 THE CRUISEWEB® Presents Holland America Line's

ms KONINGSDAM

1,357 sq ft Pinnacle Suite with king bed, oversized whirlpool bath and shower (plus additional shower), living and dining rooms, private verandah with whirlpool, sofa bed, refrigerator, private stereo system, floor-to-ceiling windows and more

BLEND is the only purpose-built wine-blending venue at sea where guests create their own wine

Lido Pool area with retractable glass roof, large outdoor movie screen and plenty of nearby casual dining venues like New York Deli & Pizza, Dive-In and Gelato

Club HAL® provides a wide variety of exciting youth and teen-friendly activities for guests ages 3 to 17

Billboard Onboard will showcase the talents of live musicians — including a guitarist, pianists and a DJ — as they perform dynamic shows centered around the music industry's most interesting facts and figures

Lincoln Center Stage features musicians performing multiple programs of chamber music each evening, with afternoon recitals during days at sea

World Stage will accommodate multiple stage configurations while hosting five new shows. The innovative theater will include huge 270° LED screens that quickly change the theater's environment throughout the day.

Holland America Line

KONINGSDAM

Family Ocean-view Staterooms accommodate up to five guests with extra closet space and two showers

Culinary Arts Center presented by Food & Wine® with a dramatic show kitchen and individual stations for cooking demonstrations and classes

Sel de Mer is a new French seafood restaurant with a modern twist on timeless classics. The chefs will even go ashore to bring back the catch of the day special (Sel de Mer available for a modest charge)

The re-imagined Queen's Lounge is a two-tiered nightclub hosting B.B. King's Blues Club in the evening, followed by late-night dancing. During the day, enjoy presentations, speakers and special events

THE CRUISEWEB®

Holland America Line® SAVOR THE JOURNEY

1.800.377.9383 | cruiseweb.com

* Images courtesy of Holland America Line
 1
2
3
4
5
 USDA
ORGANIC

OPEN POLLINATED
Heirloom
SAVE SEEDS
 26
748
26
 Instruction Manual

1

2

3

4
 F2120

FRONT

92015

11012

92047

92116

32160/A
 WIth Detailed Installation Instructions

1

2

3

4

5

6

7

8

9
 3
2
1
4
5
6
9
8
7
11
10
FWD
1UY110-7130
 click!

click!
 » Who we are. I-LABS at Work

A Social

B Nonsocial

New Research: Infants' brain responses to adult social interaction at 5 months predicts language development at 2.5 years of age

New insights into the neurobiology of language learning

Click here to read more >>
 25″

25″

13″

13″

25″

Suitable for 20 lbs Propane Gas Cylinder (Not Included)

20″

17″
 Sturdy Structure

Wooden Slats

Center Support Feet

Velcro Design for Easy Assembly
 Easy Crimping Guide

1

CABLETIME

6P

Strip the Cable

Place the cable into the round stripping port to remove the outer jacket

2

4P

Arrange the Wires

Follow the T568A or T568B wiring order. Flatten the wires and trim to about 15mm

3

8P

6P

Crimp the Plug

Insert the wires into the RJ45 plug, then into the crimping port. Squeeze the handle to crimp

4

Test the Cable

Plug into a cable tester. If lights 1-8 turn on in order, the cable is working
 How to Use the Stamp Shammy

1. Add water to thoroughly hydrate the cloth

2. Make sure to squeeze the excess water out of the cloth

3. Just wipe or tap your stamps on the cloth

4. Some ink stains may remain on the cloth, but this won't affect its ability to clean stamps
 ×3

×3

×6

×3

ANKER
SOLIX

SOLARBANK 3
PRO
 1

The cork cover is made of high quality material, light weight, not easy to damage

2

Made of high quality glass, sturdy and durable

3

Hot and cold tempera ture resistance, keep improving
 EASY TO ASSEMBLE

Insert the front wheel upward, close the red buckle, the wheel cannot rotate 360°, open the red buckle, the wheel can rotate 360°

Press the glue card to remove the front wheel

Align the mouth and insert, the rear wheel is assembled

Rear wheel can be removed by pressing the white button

#### [What you are asked to do]
From the first line of the material above down to the line with "1,357 sq ft", output each line exactly; include both of those lines and add no others.

#### [Task answer]
 THE CRUISEWEB® Presents Holland America Line's

ms KONINGSDAM

1,357 sq ft Pinnacle Suite with king bed, oversized whirlpool bath and shower (plus additional shower), living and dining rooms, private verandah with whirlpool, sofa bed, refrigerator, private stereo system, floor-to-ceiling windows and more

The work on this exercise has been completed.